SQL Custom Transformer

The SQL Custom Transformer executes a SQL transformation provided by the user.This transformer can be very useful whenever the user wants to perform SQL-based transformations that are not natively supported by the lakehouse engine transformers.

The transformer receives the SQL query to be executed. This can read from any table or view from the catalog, or any dataframe registered as a temp view.

To register a dataframe as a temp view you can use the "temp_view" config in the input_specs, as shown below.

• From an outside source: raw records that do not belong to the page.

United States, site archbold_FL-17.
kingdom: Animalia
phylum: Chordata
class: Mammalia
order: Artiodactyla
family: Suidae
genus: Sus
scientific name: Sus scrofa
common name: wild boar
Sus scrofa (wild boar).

from lakehouse_engine.engine import load_data

acon = {
    "input_specs": [
        {
            "spec_id": "sales_source",
            "read_type": "batch",
            "data_format": "csv",
            "options": {"mode": "FAILFAST", "header": True, "delimiter": "|"},
            "schema_path": "file:///app/tests/lakehouse/in/feature/"
            "data_loader_custom_transformer/sql_transformation/"
            "source_schema.json",
            "location": "file:///app/tests/lakehouse/in/feature/"
            "data_loader_custom_transformer/sql_transformation/data",
            "temp_view": "sales_sql",
        }
    ],
    "transform_specs": [
        {
            "spec_id": "calculated_kpi",
            "input_id": "sales_source",
            "transformers": [
                {
                    "function": "sql_transformation",
                    "args": {"sql": SQL},
                }
            ],
        }
    ],
    "output_specs": [
        {
            "spec_id": "sales_bronze",
            "input_id": "calculated_kpi",
            "write_type": "overwrite",
            "data_format": "delta",
            "location": "file:///app/tests/lakehouse/out/feature/"
            "data_loader_custom_transformer/sql_transformation/data",
        }
    ],
}

load_data(acon=acon)